Rewrite the entries below, replacing "photographer's position" with "camera position" and leaving everything else unchanged.

╭─ The input

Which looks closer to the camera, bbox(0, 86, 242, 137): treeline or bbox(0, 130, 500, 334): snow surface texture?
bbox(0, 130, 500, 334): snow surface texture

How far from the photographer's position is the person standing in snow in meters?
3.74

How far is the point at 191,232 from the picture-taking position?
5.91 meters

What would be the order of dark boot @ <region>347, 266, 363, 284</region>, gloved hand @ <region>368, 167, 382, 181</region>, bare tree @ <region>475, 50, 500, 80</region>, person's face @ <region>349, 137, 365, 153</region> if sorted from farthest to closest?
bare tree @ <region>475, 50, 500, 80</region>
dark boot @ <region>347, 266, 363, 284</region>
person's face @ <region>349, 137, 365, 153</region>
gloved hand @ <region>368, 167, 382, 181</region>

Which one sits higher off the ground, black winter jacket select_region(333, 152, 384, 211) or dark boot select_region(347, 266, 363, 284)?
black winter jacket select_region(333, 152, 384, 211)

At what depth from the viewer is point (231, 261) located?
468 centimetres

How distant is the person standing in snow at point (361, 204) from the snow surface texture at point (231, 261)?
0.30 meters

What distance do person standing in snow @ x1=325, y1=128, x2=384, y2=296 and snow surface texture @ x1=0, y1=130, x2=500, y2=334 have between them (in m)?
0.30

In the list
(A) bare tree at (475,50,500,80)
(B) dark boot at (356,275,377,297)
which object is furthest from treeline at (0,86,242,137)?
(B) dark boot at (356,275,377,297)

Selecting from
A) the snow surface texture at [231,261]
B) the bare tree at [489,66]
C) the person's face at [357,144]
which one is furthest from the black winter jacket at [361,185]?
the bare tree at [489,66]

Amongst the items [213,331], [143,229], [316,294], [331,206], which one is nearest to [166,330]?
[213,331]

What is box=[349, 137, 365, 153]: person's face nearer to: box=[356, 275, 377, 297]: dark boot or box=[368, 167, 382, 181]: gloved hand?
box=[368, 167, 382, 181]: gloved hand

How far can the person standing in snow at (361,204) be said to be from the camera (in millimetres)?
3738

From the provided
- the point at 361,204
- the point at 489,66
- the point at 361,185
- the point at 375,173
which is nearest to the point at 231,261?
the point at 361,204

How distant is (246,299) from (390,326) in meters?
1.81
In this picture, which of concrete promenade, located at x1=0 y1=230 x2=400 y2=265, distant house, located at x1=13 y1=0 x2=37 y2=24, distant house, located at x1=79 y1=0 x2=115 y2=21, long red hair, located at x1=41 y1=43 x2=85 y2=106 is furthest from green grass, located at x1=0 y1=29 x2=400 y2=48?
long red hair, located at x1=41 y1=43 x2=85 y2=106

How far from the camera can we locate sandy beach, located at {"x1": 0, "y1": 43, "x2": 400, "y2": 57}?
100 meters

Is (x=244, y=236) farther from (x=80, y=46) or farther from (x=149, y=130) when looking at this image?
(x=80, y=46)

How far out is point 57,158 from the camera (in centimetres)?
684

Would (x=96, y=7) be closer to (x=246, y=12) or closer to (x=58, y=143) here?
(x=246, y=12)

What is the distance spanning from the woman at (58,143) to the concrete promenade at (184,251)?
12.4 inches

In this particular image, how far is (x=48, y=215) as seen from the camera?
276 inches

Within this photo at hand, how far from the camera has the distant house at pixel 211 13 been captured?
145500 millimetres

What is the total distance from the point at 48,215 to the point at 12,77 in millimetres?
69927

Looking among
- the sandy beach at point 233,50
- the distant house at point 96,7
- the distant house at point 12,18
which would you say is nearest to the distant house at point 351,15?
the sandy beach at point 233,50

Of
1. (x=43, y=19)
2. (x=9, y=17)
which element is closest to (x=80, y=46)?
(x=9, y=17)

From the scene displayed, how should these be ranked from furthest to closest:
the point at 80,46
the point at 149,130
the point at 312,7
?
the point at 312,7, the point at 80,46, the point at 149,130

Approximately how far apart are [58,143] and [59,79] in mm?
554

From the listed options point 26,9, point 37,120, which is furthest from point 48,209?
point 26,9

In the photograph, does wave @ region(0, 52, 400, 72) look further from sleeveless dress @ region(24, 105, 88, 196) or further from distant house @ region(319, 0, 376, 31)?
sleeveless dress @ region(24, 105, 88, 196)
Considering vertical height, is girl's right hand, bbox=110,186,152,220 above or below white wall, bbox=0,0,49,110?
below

╰─

• Answer below:
Which looks closer to the camera, bbox(0, 86, 242, 137): treeline or bbox(0, 130, 500, 334): snow surface texture?
bbox(0, 130, 500, 334): snow surface texture

How far from the camera position is the person standing in snow in meters?
3.74

How far is the point at 191,232 from the picture-taking position?
5.91 meters

What would be the order of dark boot @ <region>347, 266, 363, 284</region>, gloved hand @ <region>368, 167, 382, 181</region>, bare tree @ <region>475, 50, 500, 80</region>, person's face @ <region>349, 137, 365, 153</region> if sorted from farthest to closest?
bare tree @ <region>475, 50, 500, 80</region>
dark boot @ <region>347, 266, 363, 284</region>
person's face @ <region>349, 137, 365, 153</region>
gloved hand @ <region>368, 167, 382, 181</region>

Which one sits higher off the ground, black winter jacket select_region(333, 152, 384, 211) or dark boot select_region(347, 266, 363, 284)?
black winter jacket select_region(333, 152, 384, 211)

At what depth from the viewer is point (231, 261) located?
468 centimetres

How distant is the person standing in snow at point (361, 204) from the snow surface texture at point (231, 261)?
0.30 meters

What distance do person standing in snow @ x1=325, y1=128, x2=384, y2=296 and snow surface texture @ x1=0, y1=130, x2=500, y2=334 have between them (in m)?
0.30

In the list
(A) bare tree at (475,50,500,80)
(B) dark boot at (356,275,377,297)
which object is furthest from treeline at (0,86,242,137)?
(B) dark boot at (356,275,377,297)

Selecting from
A) the snow surface texture at [231,261]
B) the bare tree at [489,66]
C) the person's face at [357,144]
which one is furthest from the black winter jacket at [361,185]?
the bare tree at [489,66]

Amongst the items [213,331], [143,229], [316,294], [331,206], which one is nearest to [166,330]?
[213,331]

What is box=[349, 137, 365, 153]: person's face nearer to: box=[356, 275, 377, 297]: dark boot or box=[368, 167, 382, 181]: gloved hand?
box=[368, 167, 382, 181]: gloved hand

How far can the person standing in snow at (361,204) be said to be from the camera (in millimetres)?
3738

From the provided
- the point at 361,204
- the point at 489,66
- the point at 361,185
- the point at 375,173
which is nearest to the point at 231,261?
the point at 361,204

How distant is (246,299) from (390,326) in meters?
1.81
In this picture, which of concrete promenade, located at x1=0 y1=230 x2=400 y2=265, distant house, located at x1=13 y1=0 x2=37 y2=24, distant house, located at x1=79 y1=0 x2=115 y2=21, long red hair, located at x1=41 y1=43 x2=85 y2=106 is furthest from green grass, located at x1=0 y1=29 x2=400 y2=48?
long red hair, located at x1=41 y1=43 x2=85 y2=106

How far from the camera can we locate sandy beach, located at {"x1": 0, "y1": 43, "x2": 400, "y2": 57}?
100 meters

Is (x=244, y=236) farther from (x=80, y=46) or farther from (x=149, y=130) when looking at this image?
(x=80, y=46)

How far out is point 57,158 from the camera (in centimetres)?
684

Would (x=96, y=7) be closer to (x=246, y=12) or closer to (x=58, y=143) here?
(x=246, y=12)

What is the distance spanning from the woman at (58,143) to the concrete promenade at (184,251)?
12.4 inches

In this particular image, how far is (x=48, y=215) as seen from the camera?
276 inches

Within this photo at hand, how far from the camera has the distant house at pixel 211 13 been captured?
145500 millimetres

What is the total distance from the point at 48,215 to the point at 12,77 in millimetres?
69927

Looking among
- the sandy beach at point 233,50
- the distant house at point 96,7
- the distant house at point 12,18
which would you say is nearest to the distant house at point 351,15?
the sandy beach at point 233,50

Of
1. (x=43, y=19)
2. (x=9, y=17)
which element is closest to (x=80, y=46)?
(x=9, y=17)

From the scene displayed, how should these be ranked from furthest to closest:
the point at 80,46
the point at 149,130
the point at 312,7
?
the point at 312,7, the point at 80,46, the point at 149,130

Approximately how far apart are [58,143] and [59,79] in mm?
554

From the listed options point 26,9, point 37,120, which is furthest from point 48,209?
point 26,9

In the photograph, does wave @ region(0, 52, 400, 72) look further from sleeveless dress @ region(24, 105, 88, 196) or further from distant house @ region(319, 0, 376, 31)?
sleeveless dress @ region(24, 105, 88, 196)
Considering vertical height, is girl's right hand, bbox=110,186,152,220 above or below white wall, bbox=0,0,49,110?
below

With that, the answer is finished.